We have friends who live in Valkenberg, just a stone’s throw from the Cauberg, and were fortunate to be in the area on business a few year’s ago and watched the race from a good spot (near the big screen) on that hill which is decidedly leg sapping. I was riding my friend’s “sit up and beg bike” which I would have been hard pushed to indeed push it up the hill, let alone ride. On race day, the hill is thronged with spectators, particularly on the lower sections which are bordered by bars and restaurants, and it has a fantastic atmosphere.

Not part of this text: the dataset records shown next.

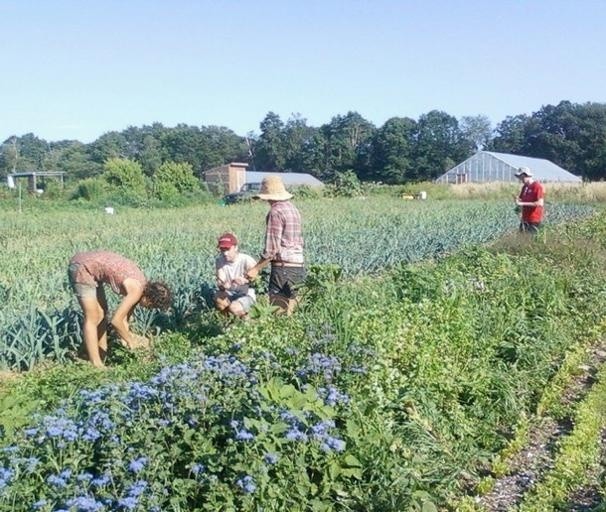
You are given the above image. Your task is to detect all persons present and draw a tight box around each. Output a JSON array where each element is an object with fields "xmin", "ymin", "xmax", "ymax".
[
  {"xmin": 512, "ymin": 166, "xmax": 546, "ymax": 234},
  {"xmin": 243, "ymin": 175, "xmax": 306, "ymax": 318},
  {"xmin": 66, "ymin": 249, "xmax": 173, "ymax": 374},
  {"xmin": 212, "ymin": 233, "xmax": 261, "ymax": 323}
]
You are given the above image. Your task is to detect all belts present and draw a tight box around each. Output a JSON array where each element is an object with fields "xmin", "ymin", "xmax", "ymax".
[{"xmin": 271, "ymin": 262, "xmax": 304, "ymax": 268}]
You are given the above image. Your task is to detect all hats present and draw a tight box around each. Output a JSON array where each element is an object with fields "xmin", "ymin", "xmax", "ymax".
[
  {"xmin": 250, "ymin": 176, "xmax": 294, "ymax": 202},
  {"xmin": 216, "ymin": 233, "xmax": 238, "ymax": 249},
  {"xmin": 514, "ymin": 167, "xmax": 532, "ymax": 178}
]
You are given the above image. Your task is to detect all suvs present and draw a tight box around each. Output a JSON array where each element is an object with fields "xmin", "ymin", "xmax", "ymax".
[{"xmin": 222, "ymin": 180, "xmax": 262, "ymax": 206}]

While we’re all awaiting the next monument in the Classics season, those cute boys in lycra have still been racing. PhilGil, last year’s Amstel winner, won Wednesday’s Fleche Brabanconne, so he’s on form for his objectives of next Wednesday’s Fleche Wallonne and next weekend’s Liege-Bastogne-Liege. Meanwhile, Alberto Contador (SaxoBank-Sungard), Igor Anton (Euskatel-Euskadi), Carlos Sastre (Geox) and Xavier Tondo (Movistar) are the main protagonists in the 5-day Vuelta Ciclista Castilla y Leon, which is chock full of 2nd and 3rd division teams. This isn’t an overly bumpy parcours, indeed, the first two stages have featured the sprinters and have both been won by Francisco Ventoso (Movistar), clocking up his 6th stage win in this race. The French teams have been racing in the Coupe de France whose leader is young Tony Gallopin (Cofidis). In the 4th round, Sandy Casar (FDJ) emerged as the big cheese in Paris-Camembert while Jimmy Casper won his 4th GP de Denain Porte du Hainault.
I haven’t passed much comment on the football of late. There’s not a lot to say about either of my teams whose fortunes seem to mirror one another. OGCN, with one of the smallest budgets in the French first division, generally punch above their weight and are playing Lille in next week’s semi-final of the French Cup and should finish the season a couple of places above the relegation zone. My beloved boys in claret and blue are going through what I hope is a transition phase and, despite the inevitable end of season loss of one of their best players (again), should survive to rebound next season.
My beloved has been away for a couple of days which has enabled me to complete a number of tasks for the club before I leave for next week’s break in Varese. My beloved has decided to take a week’s holiday but if I don’t get him out of the office, he’ll just be working away on his emails. We’re staying in the same B&B I stayed in while volunteering at the 2008 Road Cycling World Championship’s in Varese. We’ve become good friends with the owners and stay a couple of times a year either visiting clients or friends nearby. It’s a lovely area to cycle around; witness the large number of professional riders who live and train in the area. I particularly enjoy cycling around the lakes and covering some of the route of the tour of Lombardy.